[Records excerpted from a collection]

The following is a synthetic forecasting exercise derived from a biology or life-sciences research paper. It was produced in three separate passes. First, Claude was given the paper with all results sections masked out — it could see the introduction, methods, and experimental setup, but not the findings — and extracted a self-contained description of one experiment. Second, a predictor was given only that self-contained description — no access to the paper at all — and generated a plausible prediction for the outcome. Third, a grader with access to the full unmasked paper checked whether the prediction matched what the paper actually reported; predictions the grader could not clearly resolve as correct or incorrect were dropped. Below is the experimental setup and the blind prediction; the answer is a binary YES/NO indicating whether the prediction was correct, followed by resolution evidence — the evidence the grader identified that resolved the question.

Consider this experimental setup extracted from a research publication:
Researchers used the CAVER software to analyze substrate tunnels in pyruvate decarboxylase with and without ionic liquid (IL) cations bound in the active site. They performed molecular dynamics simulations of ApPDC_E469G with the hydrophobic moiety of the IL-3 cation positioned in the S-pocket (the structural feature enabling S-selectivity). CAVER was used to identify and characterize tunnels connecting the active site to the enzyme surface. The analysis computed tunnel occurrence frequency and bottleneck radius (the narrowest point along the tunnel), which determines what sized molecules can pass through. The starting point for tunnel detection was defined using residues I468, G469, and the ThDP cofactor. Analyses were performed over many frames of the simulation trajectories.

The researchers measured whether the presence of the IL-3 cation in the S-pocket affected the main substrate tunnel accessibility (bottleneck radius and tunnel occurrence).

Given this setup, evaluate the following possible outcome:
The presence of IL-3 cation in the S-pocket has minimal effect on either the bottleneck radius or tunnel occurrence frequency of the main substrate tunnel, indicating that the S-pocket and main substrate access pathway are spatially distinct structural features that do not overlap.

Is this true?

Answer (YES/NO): NO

## Problem requirements
The required output is the line containing "The presence of IL-3" through the last line of the records above, each copied exactly and nothing more.

## Answer to this exercise
The presence of IL-3 cation in the S-pocket has minimal effect on either the bottleneck radius or tunnel occurrence frequency of the main substrate tunnel, indicating that the S-pocket and main substrate access pathway are spatially distinct structural features that do not overlap.

Is this true?

Answer (YES/NO): NO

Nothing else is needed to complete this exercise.